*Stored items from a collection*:

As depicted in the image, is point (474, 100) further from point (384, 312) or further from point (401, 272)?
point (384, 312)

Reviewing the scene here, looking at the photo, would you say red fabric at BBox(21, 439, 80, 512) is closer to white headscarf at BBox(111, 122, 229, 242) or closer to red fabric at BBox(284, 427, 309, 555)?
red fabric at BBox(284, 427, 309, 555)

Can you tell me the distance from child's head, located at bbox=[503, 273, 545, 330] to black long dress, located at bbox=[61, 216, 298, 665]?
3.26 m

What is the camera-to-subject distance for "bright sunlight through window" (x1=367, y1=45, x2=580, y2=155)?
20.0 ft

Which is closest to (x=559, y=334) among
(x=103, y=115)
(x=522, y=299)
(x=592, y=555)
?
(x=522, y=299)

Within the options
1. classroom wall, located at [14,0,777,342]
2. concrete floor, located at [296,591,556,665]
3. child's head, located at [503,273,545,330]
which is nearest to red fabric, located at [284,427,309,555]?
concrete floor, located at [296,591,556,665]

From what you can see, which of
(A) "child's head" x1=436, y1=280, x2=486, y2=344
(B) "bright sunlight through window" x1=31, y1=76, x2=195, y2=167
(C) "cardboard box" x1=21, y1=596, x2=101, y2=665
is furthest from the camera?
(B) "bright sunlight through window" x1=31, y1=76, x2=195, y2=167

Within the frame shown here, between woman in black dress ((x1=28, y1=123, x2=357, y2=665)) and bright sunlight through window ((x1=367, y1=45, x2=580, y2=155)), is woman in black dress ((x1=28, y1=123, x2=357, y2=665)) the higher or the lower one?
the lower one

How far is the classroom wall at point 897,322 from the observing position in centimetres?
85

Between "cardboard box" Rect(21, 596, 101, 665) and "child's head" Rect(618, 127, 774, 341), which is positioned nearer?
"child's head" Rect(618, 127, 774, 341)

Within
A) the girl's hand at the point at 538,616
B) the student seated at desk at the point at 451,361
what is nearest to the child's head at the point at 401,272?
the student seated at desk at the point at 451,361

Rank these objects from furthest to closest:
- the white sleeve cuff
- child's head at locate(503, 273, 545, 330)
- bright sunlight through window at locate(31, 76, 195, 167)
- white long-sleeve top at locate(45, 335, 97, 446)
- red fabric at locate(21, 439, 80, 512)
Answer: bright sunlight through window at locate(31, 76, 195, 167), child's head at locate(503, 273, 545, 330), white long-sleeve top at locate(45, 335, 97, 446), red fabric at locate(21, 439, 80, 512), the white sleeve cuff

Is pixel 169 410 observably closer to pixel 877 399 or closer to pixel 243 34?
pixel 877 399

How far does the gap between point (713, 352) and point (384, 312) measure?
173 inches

*WHAT TO PRODUCE*:
Emit verbatim the lines running from the one with "How far is the" through the last line of the data, both endpoints inclusive.

*RESPONSE TO THE TASK*:
How far is the classroom wall at point 897,322 from the observing position in centimetres?
85

Between "cardboard box" Rect(21, 596, 101, 665) and "child's head" Rect(618, 127, 774, 341), which is positioned nearer?
"child's head" Rect(618, 127, 774, 341)

Within
A) the girl's hand at the point at 538,616
B) the student seated at desk at the point at 451,361
what is nearest to the child's head at the point at 401,272?
the student seated at desk at the point at 451,361

Rank these objects from furthest to closest:
- the white sleeve cuff
- child's head at locate(503, 273, 545, 330)
- bright sunlight through window at locate(31, 76, 195, 167)
- white long-sleeve top at locate(45, 335, 97, 446)
- red fabric at locate(21, 439, 80, 512)
Answer: bright sunlight through window at locate(31, 76, 195, 167), child's head at locate(503, 273, 545, 330), white long-sleeve top at locate(45, 335, 97, 446), red fabric at locate(21, 439, 80, 512), the white sleeve cuff

Is pixel 169 410 observably closer to pixel 877 399 or closer to pixel 243 34?
pixel 877 399

How far does the gap between point (713, 352) and point (384, 312) measure?
173 inches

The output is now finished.